A 65 µM DPPH solution was also prepared to build a standard curve in the range 13–65 µM. The decrease in DPPH concentration was calculated using this standard curve from samples stabilized at 180 min.

2.2.6. Statistical Analyses

Determinations for physicochemical parameters in both APP and bread were performed in triplicate (unless otherwise specified). Data were analyzed using IBM SPSS statistics 26.0. Data from descriptive analysis were expressed as mean values ± standard error. Possible differences between batches were identified by one-way ANOVA, setting statistical significance at 0.05. Homoscedasticity and normality were verified, and Fisher’s Least Significant Difference (LSD) was used as a post hoc test. Pearson correlation analysis was performed to look for a possible relation between variables.

3. Results and Discussion

3.1. Apple Pomace Powder

Table 2. Mean and standard error values of physicochemical parameters of batches of apple pomace powder (APP) collected from October to December, on four different days (A, B, C, D).

		Batches
		A		B		C		D
Color	L*	54.477	±0.315 a	57.540	±0.705 a	56.947	±0.481 a	57.033	±1.097 a
	a*	10.897	±0.227 a	10.483	±0.472 a	11.497	±0.125 a	11.443	±0.499 a
	b*	25.483	±0.550 a	27.057	±1.390 a	29.007	±0.490 a	29.207	±0.514 a
pH		3.967	±0.038 b	4.233	±0.133 ab	4.260	±0.021 a	4.287	±0.034 a
aw		0.211	±0.048 a	0.180	±0.012 a	0.359	±0.145 a	0.189	±0.021 a
DPPH %		30.171	±0.777 a	27.399	±0.274 ab	27.716	±1.189 ab	24.232	±0.274 b
DPPH (µMol eq./g APP)		482.280	±12.424 a	437.973	±4.384 ab	443.040	±19.00 ab	387.343	±4.384 b

Significant differences between batches (p < 0.05) are identified with different letters (a,b).
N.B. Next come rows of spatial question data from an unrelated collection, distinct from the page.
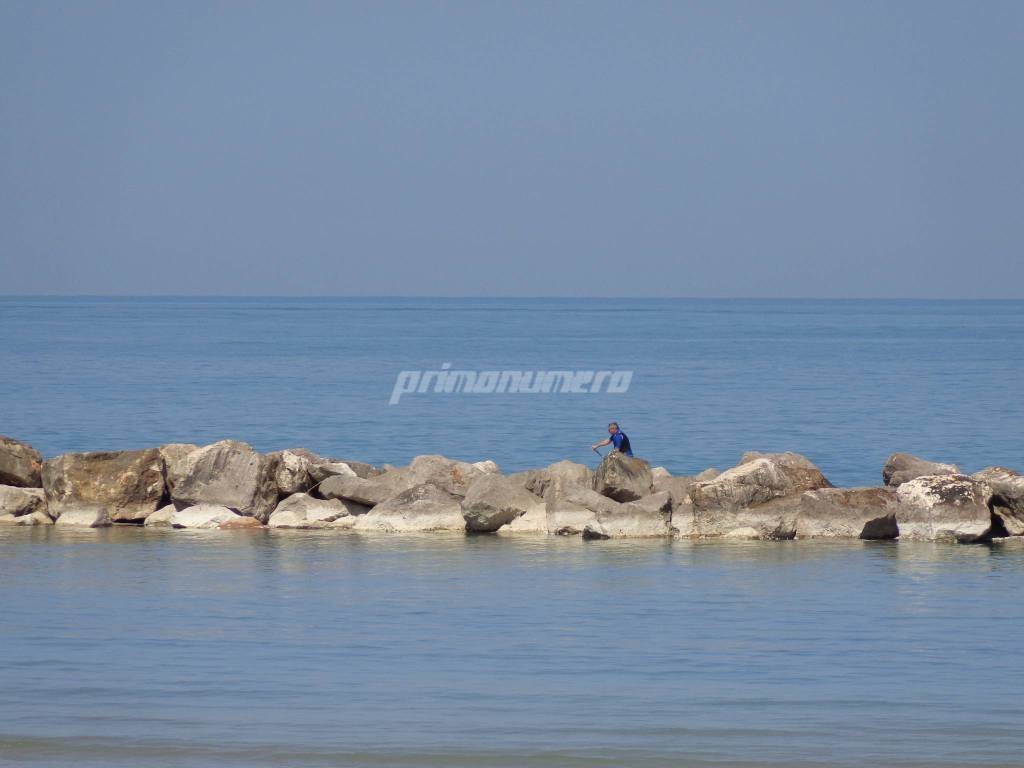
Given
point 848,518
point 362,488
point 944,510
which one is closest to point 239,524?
point 362,488

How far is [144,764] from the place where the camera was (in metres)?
12.0

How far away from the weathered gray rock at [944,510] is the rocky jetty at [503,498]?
19mm

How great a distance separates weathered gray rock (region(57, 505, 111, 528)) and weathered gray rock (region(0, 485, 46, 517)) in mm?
618

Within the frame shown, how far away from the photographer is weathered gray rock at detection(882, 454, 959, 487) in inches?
958

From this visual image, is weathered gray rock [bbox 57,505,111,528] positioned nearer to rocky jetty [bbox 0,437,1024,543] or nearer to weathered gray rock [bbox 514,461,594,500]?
rocky jetty [bbox 0,437,1024,543]

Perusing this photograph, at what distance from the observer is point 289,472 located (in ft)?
80.7

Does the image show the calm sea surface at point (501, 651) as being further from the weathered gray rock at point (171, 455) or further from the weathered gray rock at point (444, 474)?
the weathered gray rock at point (444, 474)

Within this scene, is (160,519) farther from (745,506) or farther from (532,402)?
(532,402)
shows physicochemical results for bread formulations.

The English classification of cider apple varieties distinguishes four types: bitter sharp, sharp, bittersweet and sweet [36]. The majority of apples used in the Basque Country for cider production are bitter sharp and sharp, according to Zuriarrain-Ocio et al. [37]; Orixa and Txistu are the main varieties used in Laneko cooperative, whose pH is around 3.5–4.5. These values match the pH results of all the batches analyzed (Table 2), without any notable variation between apples collected on different days.

Obtaining APP included a dehydration step where water was removed. A previous research study showed that low values of aw between 0.2 and 0.4 inhibit fungal growth and chemical reactions leading to deterioration, these results being optimal for product storage [5]. As expected, the dehydration process of apple pomace led to similar results in all batches.

The L, a* and b* color values in Table 2 aligned with color parameter values reported in similar research on several apple varieties [38]. The results of all batches indicated that APP shows reddish-yellowish colorations without significant differences among them.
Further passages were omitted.